LG V10 - pierwsze wrażenia

LG V10 - pierwsze wrażenia27.01.2016 20:06
Jan Blinstrub

Wreszcie jest. LG V10 trafił do Polski i do naszej redakcji.

LG V10 to bez wątpienia jeden z najbardziej wyczekiwanych telefonów ostatnich miesięcy. Świadczy o tym chociażby jego wynik w plebiscycie na telefon roku 2015. Mimo że w grudniu nie był jeszcze dostępny w Polsce, zajął trzecie miejsce za iPhonem 6s plus i Samsungiem Galaxy S6 Edge+

Telefon zadebiutował w październiku ubiegłego roku.
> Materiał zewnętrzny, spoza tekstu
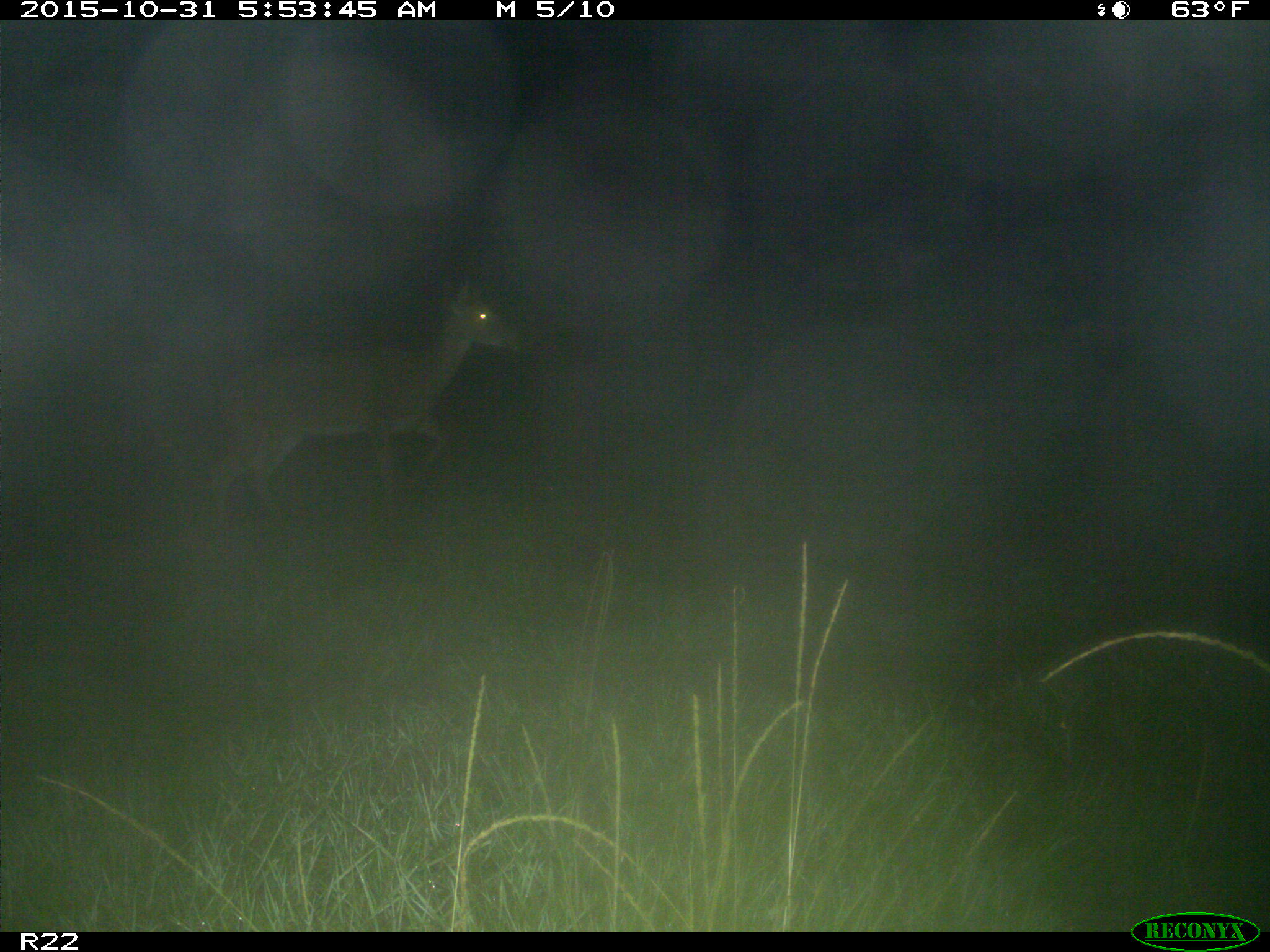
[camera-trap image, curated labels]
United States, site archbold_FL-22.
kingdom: Animalia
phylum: Chordata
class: Mammalia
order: Artiodactyla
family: Cervidae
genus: Odocoileus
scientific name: Odocoileus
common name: deer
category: unidentified deer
Pierwotnie nie była planowana premiera na naszym rynku, ale ostatecznie Koreańczycy zmienili zdanie i smartfon trafił do Polski (ciekawe, czy ma to związek z tymi doniesieniami). Niestety, jego cena jest wysoka. Kosztuje 2800 zł. Ma jednak kilka unikatowych cech, które w pewnym stopniu mogą usprawiedliwić taką kwotę. W pewnym.

Z zewnątrz

Jest ono atrakcyjne, ale masywne i ciężkie. Producent zapewnia, że V10 jest produktem, któremu nie są straszne upadki i uderzenia. Obudowa w większości została wykonana z utwardzonego silikonu pokrytego powłoką o podwyższonej odporności.

Ze stali zrobione są listwy na krawędziach telefonu. Pełnią one funkcje ozdobną i ochronną. Bryła V10 jest zwarta i sztywna. Bez wątpienia budzi zaufanie.
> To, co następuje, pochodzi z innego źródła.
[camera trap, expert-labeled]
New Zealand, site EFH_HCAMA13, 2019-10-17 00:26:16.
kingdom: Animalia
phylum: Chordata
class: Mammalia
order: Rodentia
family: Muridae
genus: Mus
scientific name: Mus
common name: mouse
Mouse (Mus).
Cechą wyróżniającą LG V10 są dwa ekrany. Pierwszy ma 5,7-calową przekątną i rozdzielczość QuadHD. Został wykonany w technologii IPS Quantum, co – po doświadczeniach z G4 – pozwala wierzyć, że będzie to jeden z najlepszych paneli LCD na rynku.

[1/2]
[2/2]

Drugi ekran znajduje się bezpośrednio nad głównym. Jest wąskim paskiem o 0,2-calowej wysokości. Gdy smartfon jest uśpiony, wyświetlają się na nim: data, godzina i informacja o stanie naładowania, a gdy jest włączony pokazuje skróty do ostatnio używanych informacji oraz powiadomienia. Jego funkcje można w ograniczonym zakresie konfigurować. Po premierze telefonu myślałem, że to zbędny dodatek. Ma jednak pewną wartość użytkową, choć nie jest elementem, który powinien decydować o wyborze tego, a nie innego smartfona.
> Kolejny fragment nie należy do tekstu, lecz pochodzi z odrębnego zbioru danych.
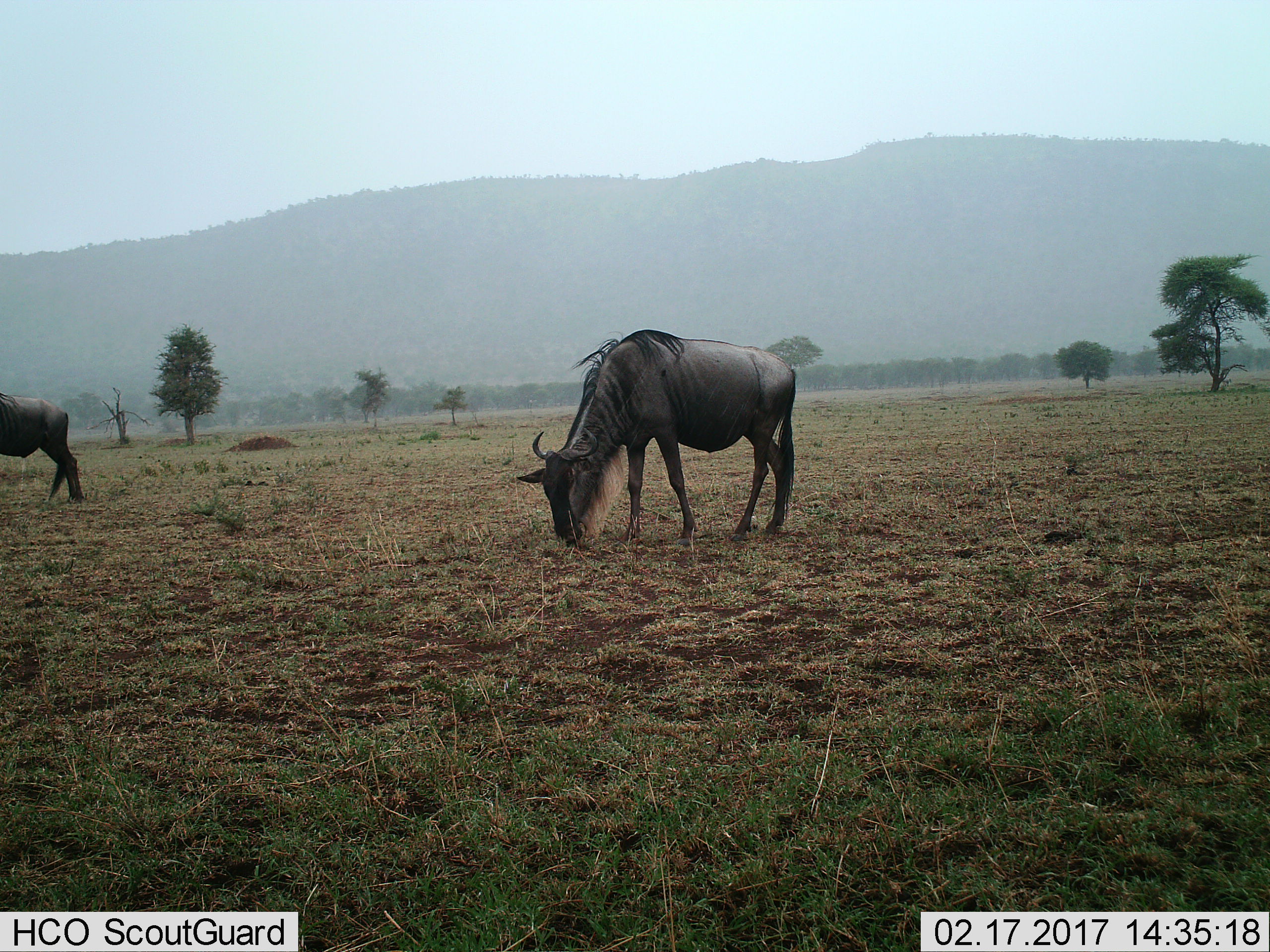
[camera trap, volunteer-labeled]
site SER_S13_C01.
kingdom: Animalia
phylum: Chordata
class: Mammalia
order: Artiodactyla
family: Bovidae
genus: Connochaetes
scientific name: Connochaetes taurinus taurinus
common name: blue wildebeest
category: wildebeestblue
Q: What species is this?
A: Wildebeestblue (blue wildebeest) (Connochaetes taurinus taurinus).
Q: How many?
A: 2.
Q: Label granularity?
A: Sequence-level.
Zdecydowanie ważniejsze jest to, co znajduje się z tyłu obudowy. Po pierwsze, V10 ma czytnik linii papilarnych. Został on połączony z wyłącznikiem. Pierwsze wrażenie - skaner działa dobrze, ale nie tak, jak w urządzeniach Huaweia, które ostatnio testowałem.

Tryb manualny w interfejsie kamery: ustawienia kierunku nagrywania dźwięku
Tryb manualny w interfejsie kamery: ustawienia kierunku nagrywania dźwięku

Po drugie, kamera. Ma 16 Mpix matrycę, podwójną diodę doświetlającą oraz stabilizowaną optykę o jasności f/1.8. Napisałem kamera nie aparat, ponieważ V10 jest smartfonem, w którym projektanci duży nacisk położyli na możliwości nagrywania wideo. Świetne wrażenie robi tryb manualny. Podczas filmowania można kontrolować, ISO, balans bieli, ostrość i otwarcie przysłony. Więcej, można nawet określić kierunek, z którego ma być nagrywany dźwięk.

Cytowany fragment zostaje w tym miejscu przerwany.